Many years back while in grad school I could not reproduce a result from a paper. Thankfully they had provided the data as public but not the code. I emailed the authors and got some matlab code back. My university didn't have a matlab subscription. Octave saved me there since the syntax is similar.

But with something like mathematica and the price of it you will never be able to have a wide verification of the result if the software is not free.

Also, a lot of things in industry gain traction first in academia (especially math tools). So unless academic traction is dealt with mathematica's headway in industry will remain limited. They are still a profitable company. So I'm guessing there are deep pocketed clients who purchase the tooling.

The situation you’re describing is probably why Python is the defacto language of Machine Learning to this day.

I've noticed an increase in Rust, and I just googled it (for whatever that's worth) it seems to be #2 tied with C++ wont be surprised if it surpasses C++ and eventually gets tied with Python.

CUDA Oxide is only at 0.2, and NVidia has almost two decades to catch up, same with other "Python" frameworks that are basically bindings to C++ frameworks.

Even the Python GPU JITs only started to be invested seriously by the big three last year.

It will take a while.

As opposed to what?

Mathematica or MATLAB

This problem is very visible in Physics with software such as COMSOL, which many papers use. The licenses are so crazy expensive, that verifying any paper is difficult.

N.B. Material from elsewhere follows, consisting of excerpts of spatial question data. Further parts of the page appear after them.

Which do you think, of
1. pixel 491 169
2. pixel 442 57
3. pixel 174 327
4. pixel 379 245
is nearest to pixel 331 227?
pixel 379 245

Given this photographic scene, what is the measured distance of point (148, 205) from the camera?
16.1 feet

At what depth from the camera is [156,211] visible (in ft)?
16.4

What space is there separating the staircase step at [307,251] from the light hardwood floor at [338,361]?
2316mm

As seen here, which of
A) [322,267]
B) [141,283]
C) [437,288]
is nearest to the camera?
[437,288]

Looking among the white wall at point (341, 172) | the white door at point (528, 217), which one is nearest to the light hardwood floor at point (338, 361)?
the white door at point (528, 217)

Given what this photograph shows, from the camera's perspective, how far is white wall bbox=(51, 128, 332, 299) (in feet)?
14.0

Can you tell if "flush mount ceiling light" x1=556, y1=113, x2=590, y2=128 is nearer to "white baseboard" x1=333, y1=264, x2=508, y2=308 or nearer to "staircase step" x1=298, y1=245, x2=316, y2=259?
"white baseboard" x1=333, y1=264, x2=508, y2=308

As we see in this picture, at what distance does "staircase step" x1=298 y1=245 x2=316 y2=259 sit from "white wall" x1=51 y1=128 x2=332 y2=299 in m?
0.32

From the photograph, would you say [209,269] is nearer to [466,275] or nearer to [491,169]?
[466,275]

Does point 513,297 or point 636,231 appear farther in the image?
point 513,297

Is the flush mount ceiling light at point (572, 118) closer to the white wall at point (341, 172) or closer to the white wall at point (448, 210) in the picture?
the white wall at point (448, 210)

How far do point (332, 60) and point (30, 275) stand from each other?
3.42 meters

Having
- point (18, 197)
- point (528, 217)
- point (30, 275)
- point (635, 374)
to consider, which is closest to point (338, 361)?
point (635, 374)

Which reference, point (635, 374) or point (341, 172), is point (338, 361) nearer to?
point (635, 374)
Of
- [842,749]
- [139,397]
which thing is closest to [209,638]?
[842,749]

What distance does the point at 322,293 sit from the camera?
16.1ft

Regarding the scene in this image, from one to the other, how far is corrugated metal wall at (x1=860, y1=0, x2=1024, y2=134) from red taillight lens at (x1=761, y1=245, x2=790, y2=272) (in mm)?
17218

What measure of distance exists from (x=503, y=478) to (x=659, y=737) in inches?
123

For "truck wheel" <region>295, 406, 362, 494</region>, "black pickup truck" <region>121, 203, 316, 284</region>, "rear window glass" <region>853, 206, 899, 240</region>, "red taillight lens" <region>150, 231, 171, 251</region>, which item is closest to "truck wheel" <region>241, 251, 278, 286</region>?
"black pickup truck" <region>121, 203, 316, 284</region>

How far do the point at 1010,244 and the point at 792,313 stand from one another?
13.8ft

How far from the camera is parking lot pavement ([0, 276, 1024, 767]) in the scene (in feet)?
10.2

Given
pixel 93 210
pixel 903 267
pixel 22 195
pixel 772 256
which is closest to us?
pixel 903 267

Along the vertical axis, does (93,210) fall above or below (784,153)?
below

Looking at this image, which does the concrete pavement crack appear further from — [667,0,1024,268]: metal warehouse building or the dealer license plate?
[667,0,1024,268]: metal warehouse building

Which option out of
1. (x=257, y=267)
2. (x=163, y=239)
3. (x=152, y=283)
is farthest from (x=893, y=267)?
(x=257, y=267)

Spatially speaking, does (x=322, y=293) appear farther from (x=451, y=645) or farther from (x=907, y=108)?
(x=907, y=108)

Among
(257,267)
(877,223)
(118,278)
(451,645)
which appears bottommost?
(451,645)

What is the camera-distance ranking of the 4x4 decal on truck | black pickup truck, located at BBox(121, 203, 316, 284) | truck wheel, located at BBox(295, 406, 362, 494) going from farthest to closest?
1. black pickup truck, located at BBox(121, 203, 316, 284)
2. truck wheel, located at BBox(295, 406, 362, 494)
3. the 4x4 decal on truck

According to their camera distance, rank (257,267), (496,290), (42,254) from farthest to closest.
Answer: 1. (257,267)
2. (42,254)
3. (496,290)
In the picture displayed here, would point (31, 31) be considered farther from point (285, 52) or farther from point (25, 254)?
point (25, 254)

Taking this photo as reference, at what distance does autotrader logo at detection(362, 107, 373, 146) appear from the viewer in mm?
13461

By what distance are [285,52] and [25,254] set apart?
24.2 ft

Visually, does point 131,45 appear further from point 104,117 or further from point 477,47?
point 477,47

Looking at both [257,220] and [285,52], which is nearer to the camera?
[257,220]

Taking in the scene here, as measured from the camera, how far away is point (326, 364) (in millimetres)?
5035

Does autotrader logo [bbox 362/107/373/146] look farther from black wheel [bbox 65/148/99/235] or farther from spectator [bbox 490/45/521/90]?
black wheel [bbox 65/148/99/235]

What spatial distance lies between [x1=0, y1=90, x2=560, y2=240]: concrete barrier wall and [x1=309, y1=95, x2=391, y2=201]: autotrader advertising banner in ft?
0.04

Mathematica has a lot of clients in math and engineering. Traditionally these clients are not so concerned about software engineering issues you mention. What Mathematica offers also makes sense for small firms with a few engineers, because they can leverage their vast amount of ready to use functions and libraries. But I agree that for medium to large size companies it stops making sense.

True but also for a one of piracy exists just use a cracked copy of it and be done with it

Not practical in research. Doesn't solve the blackbox reproducibility problem. Also it makes the act of publishing a paper under your name practically a crime confession, as it's easy for companies to comb the literature to seek people publishing results obtained with software X without a license.

How do you run cracked/pirated copies of software? I stopped pirating software decades ago due to malware risks.

Download the installer itself in the official way. Run the keygen in a virtual machine.